Vivimos en la época con mayor cantidad de información disponible de la historia y, paradójicamente, eso no significa necesariamente que estemos mejor informados. Significa, entre otras cosas, que competimos contra un volumen gigantesco de estímulos. El conocimiento público ya no depende únicamente de que una noticia exista, depende de cuánto tiempo permanezca delante de nuestros ojos. La repetición tiene memoria.

Un nombre que aparece mañana, tarde y noche acaba entrando en casa sin llamar. Primero sabemos quién es. Después creemos saber qué ha hecho. Finalmente, incluso podemos tener una opinión definitiva antes de recordar exactamente dónde obtuvimos la información que la sustenta.

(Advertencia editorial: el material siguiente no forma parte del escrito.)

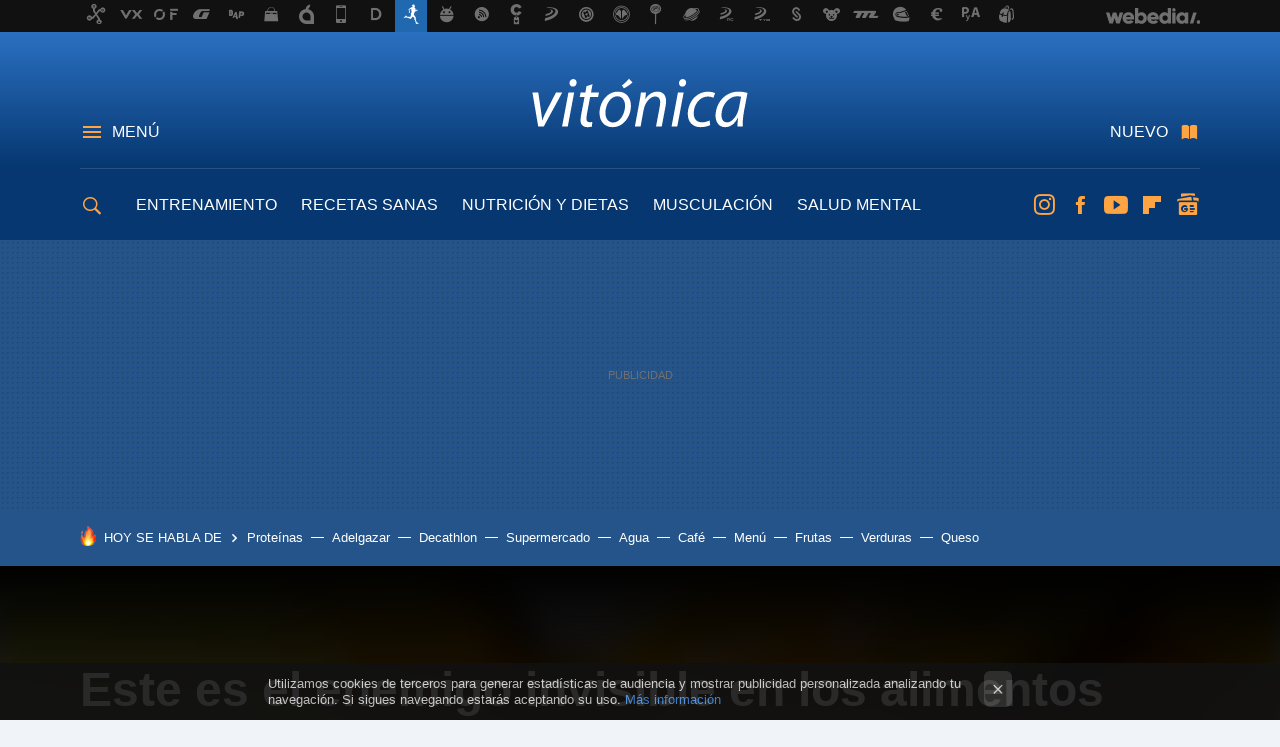

--- FILE ---
content_type: application/javascript; charset=utf-8
request_url: https://fundingchoicesmessages.google.com/f/AGSKWxX3xtNCNsBN0pQUtZT6HnJyzTcQUP48XYNVPNlsxZ1kY2PFNUIj5HyXaxTxwWQOyxl8BwRoeXHvUFy2iruXVP2D8xLgU3GRJ3sD1xH9OJz_bZ064NwoojJ-TVo0-us2UKKMNr0qkQ==?fccs=W251bGwsbnVsbCxudWxsLG51bGwsbnVsbCxudWxsLFsxNzY4NDExNTQ0LDQ0NDAwMDAwMF0sbnVsbCxudWxsLG51bGwsW251bGwsWzcsNl0sbnVsbCxudWxsLG51bGwsbnVsbCxudWxsLG51bGwsbnVsbCxudWxsLG51bGwsM10sImh0dHBzOi8vd3d3LnZpdG9uaWNhLmNvbS9hbGltZW50b3MvZXN0ZS1lbmVtaWdvLWludmlzaWJsZS1hbGltZW50b3MtcXVlLXRpZW5lbi1tb2hvIixudWxsLFtbOCwiTTlsa3pVYVpEc2ciXSxbOSwiZW4tVVMiXSxbMTYsIlsxLDEsMV0iXSxbMTksIjIiXSxbMTcsIlswXSJdLFsyNCwiIl0sWzI5LCJmYWxzZSJdXV0
body_size: 114
content:
if (typeof __googlefc.fcKernelManager.run === 'function') {"use strict";this.default_ContributorServingResponseClientJs=this.default_ContributorServingResponseClientJs||{};(function(_){var window=this;
try{
var np=function(a){this.A=_.t(a)};_.u(np,_.J);var op=function(a){this.A=_.t(a)};_.u(op,_.J);op.prototype.getWhitelistStatus=function(){return _.F(this,2)};var pp=function(a){this.A=_.t(a)};_.u(pp,_.J);var qp=_.Zc(pp),rp=function(a,b,c){this.B=a;this.j=_.A(b,np,1);this.l=_.A(b,_.Nk,3);this.F=_.A(b,op,4);a=this.B.location.hostname;this.D=_.Dg(this.j,2)&&_.O(this.j,2)!==""?_.O(this.j,2):a;a=new _.Og(_.Ok(this.l));this.C=new _.bh(_.q.document,this.D,a);this.console=null;this.o=new _.jp(this.B,c,a)};
rp.prototype.run=function(){if(_.O(this.j,3)){var a=this.C,b=_.O(this.j,3),c=_.dh(a),d=new _.Ug;b=_.fg(d,1,b);c=_.C(c,1,b);_.hh(a,c)}else _.eh(this.C,"FCNEC");_.lp(this.o,_.A(this.l,_.Ae,1),this.l.getDefaultConsentRevocationText(),this.l.getDefaultConsentRevocationCloseText(),this.l.getDefaultConsentRevocationAttestationText(),this.D);_.mp(this.o,_.F(this.F,1),this.F.getWhitelistStatus());var e;a=(e=this.B.googlefc)==null?void 0:e.__executeManualDeployment;a!==void 0&&typeof a==="function"&&_.Qo(this.o.G,
"manualDeploymentApi")};var sp=function(){};sp.prototype.run=function(a,b,c){var d;return _.v(function(e){d=qp(b);(new rp(a,d,c)).run();return e.return({})})};_.Rk(7,new sp);
}catch(e){_._DumpException(e)}
}).call(this,this.default_ContributorServingResponseClientJs);
// Google Inc.

//# sourceURL=/_/mss/boq-content-ads-contributor/_/js/k=boq-content-ads-contributor.ContributorServingResponseClientJs.en_US.M9lkzUaZDsg.es5.O/d=1/exm=ad_blocking_detection_executable,kernel_loader,loader_js_executable/ed=1/rs=AJlcJMzanTQvnnVdXXtZinnKRQ21NfsPog/m=cookie_refresh_executable
__googlefc.fcKernelManager.run('\x5b\x5b\x5b7,\x22\x5b\x5bnull,\\\x22vitonica.com\\\x22,\\\x22AKsRol894WmYQbimFvYH6FQj07GFY2KwabgQ1TkC4zHSrCv0HLp1yaGLZa5AzSRZoR3SyHAO7BY2XUIKaqB6VvyNGlGj91ArmDemlx_b6MSabyn_MmxNc5MZ76UW2yS-Xx1A9JOtMWJnMOh3tTI9sne2vnfb4Iom5w\\\\u003d\\\\u003d\\\x22\x5d,null,\x5b\x5bnull,null,null,\\\x22https:\/\/fundingchoicesmessages.google.com\/f\/AGSKWxXvDu9CY-EAX7_D_Wpf_ayLuzYcqnheD08BTOTtLV1d0bIXCR1mNmaz4sQ3cM_NUhoZUIZ7uSvf3C6vMe_rmOvDmfRDkbfqzmzjikrLP3F5vQ1XzAi35O4VT_ZgjMdtFPNaibej1Q\\\\u003d\\\\u003d\\\x22\x5d,null,null,\x5bnull,null,null,\\\x22https:\/\/fundingchoicesmessages.google.com\/el\/AGSKWxWdGJEWL_gj1i2zjaao0bIib8NzG928XOgMUbOyd2nG5d44RCeqoIQR1lgoGsj9Z7GvaKlA4jrvqnWmeOilKNmtGLbXYMW2C-LqF-KUMym6G567nrdSD2QPz2X9flTV8AIUq8ZTig\\\\u003d\\\\u003d\\\x22\x5d,null,\x5bnull,\x5b7,6\x5d,null,null,null,null,null,null,null,null,null,3\x5d\x5d,\x5b2,1\x5d\x5d\x22\x5d\x5d,\x5bnull,null,null,\x22https:\/\/fundingchoicesmessages.google.com\/f\/AGSKWxUPWr5Ac7LbyKofuHp8p9f85PTBJLn31_OGYpuefpNgiOVBdkxjSAYKMC4jrw6kTOgxIJioEceE2OkiMMbzKqf-vNAwlW44LPO6a2tRnRplDfdWA4DmKEl9o0yE-xgQDaWo7DM_qQ\\u003d\\u003d\x22\x5d\x5d');}

--- FILE ---
content_type: application/javascript; charset=utf-8
request_url: https://fundingchoicesmessages.google.com/f/AGSKWxWs0jTpJqAnGRgznpfmOSFr2Y1c5IslPbzpgB5Jr4lJhSq_w3zdG-ZaApfzZ8sommMc8Gj32j4B579WRWWA-cA1CbS7BcrRMUXRWpgrRfZ8BR5K-7kXavoiNLm3l6pmHZIaduxjWsrVA875sZXdrQz67OU7oN72p7OI3rln60VLDwCK_BdKgg8KVy8x/_-adcentre./ad_vert./SplashAd__160by600_/adPos?
body_size: -1291
content:
window['baa70d40-104c-4a2c-9d5c-cb9ad2d95f6c'] = true;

Y ahora tenemos un ingrediente añadido: las redes sociales.

Rellán no demuestra científicamente que los medios estén ocultando unas noticias y amplificando otras. Lo que consigue es algo quizá más eficaz, provocar la duda. ¿Por qué determinados nombres consiguen instalarse en el imaginario colectivo mientras otros, pese a estar relacionados con acontecimientos de enorme trascendencia pública, apenas dejan huella?

¿Qué cantidad de nuestras opiniones políticas procede de información que conocemos realmente y cuánto hay de familiaridad construida por repetición? ¿Elegimos nosotros los asuntos que nos preocupan o, al menos parcialmente, alguien ha elegido antes los asuntos que veremos suficientes veces como para que terminen preocupándonos?

El actor termina el vídeo con dos frases. Primero, ese castizo “ahí lo dejo” que en España acostumbra a significar exactamente lo contrario. Aquí dejo algo para que ustedes sigan discutiéndolo durante horas.

Después llega la auténtica conclusión. “Qué miedo, ¿no?”, dice. Y se despide deseando suerte porque, asegura, “nos va a hacer falta mucha”.